-- DATA SHOWN --
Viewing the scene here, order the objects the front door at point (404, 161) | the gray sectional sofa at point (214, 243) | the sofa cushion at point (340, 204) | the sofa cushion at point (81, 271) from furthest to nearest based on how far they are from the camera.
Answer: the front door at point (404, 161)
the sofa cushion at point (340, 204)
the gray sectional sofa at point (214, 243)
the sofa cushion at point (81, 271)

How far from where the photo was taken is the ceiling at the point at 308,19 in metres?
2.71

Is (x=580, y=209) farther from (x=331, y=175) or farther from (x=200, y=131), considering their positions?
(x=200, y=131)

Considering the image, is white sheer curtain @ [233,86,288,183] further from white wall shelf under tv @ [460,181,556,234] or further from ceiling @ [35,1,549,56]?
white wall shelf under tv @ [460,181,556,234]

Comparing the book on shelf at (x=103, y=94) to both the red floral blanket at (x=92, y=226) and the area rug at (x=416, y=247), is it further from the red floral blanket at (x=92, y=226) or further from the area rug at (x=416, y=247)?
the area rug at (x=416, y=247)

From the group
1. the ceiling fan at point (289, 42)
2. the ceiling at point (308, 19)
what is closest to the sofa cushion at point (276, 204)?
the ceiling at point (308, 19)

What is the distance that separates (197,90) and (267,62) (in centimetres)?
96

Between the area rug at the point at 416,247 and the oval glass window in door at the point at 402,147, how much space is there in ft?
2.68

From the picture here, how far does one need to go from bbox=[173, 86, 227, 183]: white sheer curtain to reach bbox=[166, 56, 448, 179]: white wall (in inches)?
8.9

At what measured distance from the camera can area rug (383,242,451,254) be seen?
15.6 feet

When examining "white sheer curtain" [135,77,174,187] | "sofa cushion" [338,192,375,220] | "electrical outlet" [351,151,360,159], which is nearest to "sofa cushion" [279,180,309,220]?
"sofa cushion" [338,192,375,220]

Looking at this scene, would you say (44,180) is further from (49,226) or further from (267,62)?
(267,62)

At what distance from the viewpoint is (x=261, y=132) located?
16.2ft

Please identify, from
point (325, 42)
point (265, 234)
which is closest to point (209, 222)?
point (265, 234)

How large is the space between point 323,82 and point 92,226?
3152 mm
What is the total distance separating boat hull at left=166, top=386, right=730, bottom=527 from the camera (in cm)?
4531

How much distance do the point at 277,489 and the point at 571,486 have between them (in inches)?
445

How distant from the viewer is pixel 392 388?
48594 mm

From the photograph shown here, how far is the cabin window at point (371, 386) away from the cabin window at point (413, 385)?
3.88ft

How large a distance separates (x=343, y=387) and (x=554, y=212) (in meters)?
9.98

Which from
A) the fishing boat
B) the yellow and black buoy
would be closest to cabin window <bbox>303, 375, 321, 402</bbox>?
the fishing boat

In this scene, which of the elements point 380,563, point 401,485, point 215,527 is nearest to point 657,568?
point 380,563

-- GIVEN TASK --
Please return all of the material above line for line, with no changes.

-- CORRECT RESULT --
Viewing the scene here, order the objects the front door at point (404, 161) | the gray sectional sofa at point (214, 243) | the sofa cushion at point (340, 204) | the sofa cushion at point (81, 271) from furthest to nearest based on how far they are from the camera.
Answer: the front door at point (404, 161)
the sofa cushion at point (340, 204)
the gray sectional sofa at point (214, 243)
the sofa cushion at point (81, 271)

How far from where the photo was taken is the ceiling at the point at 308,19 in metres?
2.71

Is (x=580, y=209) farther from (x=331, y=175) or farther from (x=200, y=131), considering their positions?
(x=200, y=131)

Considering the image, is white sheer curtain @ [233,86,288,183] further from white wall shelf under tv @ [460,181,556,234] or further from ceiling @ [35,1,549,56]?
white wall shelf under tv @ [460,181,556,234]

Comparing the book on shelf at (x=103, y=94) to both the red floral blanket at (x=92, y=226) and the area rug at (x=416, y=247), is it further from the red floral blanket at (x=92, y=226) or further from the area rug at (x=416, y=247)?
the area rug at (x=416, y=247)

From the group
1. the ceiling fan at point (289, 42)
2. the ceiling at point (308, 19)
what is closest to the sofa cushion at point (276, 204)?
the ceiling at point (308, 19)

What is the distance that separates (197,90) and (267,62) (in centimetres)?
96

Between the area rug at the point at 416,247 and the oval glass window in door at the point at 402,147, how much space is there in ft?
2.68

From the picture here, how far does one need to go from bbox=[173, 86, 227, 183]: white sheer curtain to reach bbox=[166, 56, 448, 179]: white wall (in inches)?
8.9

At what measured distance from the camera can area rug (383,242,451,254) be seen?
15.6 feet

When examining "white sheer curtain" [135,77,174,187] | "sofa cushion" [338,192,375,220] | "electrical outlet" [351,151,360,159], which is nearest to "sofa cushion" [279,180,309,220]?
"sofa cushion" [338,192,375,220]

Looking at this scene, would you say (44,180) is further from (49,226) or further from (267,62)?
(267,62)

At what distance from the viewpoint is (x=261, y=132) located?
16.2ft

Please identify, from
point (325, 42)
point (265, 234)
which is closest to point (209, 222)?
point (265, 234)

How large is the space between point 323,82 and point 92,226?
3152 mm
What is the total distance separating boat hull at left=166, top=386, right=730, bottom=527 from the camera (in cm)?
4531

How much distance do the point at 277,489 and the point at 571,486 have between them (in inches)?
445

How distant from the viewer is pixel 392 388?
48594 mm

From the photograph shown here, how far is the cabin window at point (371, 386) away from the cabin window at point (413, 385)?
3.88ft

How large a distance separates (x=343, y=387) and (x=554, y=212) (in meters)?
9.98

Which from
A) the fishing boat
B) the yellow and black buoy
would be closest to cabin window <bbox>303, 375, 321, 402</bbox>?
the fishing boat

In this scene, which of the elements point 380,563, point 401,485, point 215,527 is nearest to point 657,568?
point 380,563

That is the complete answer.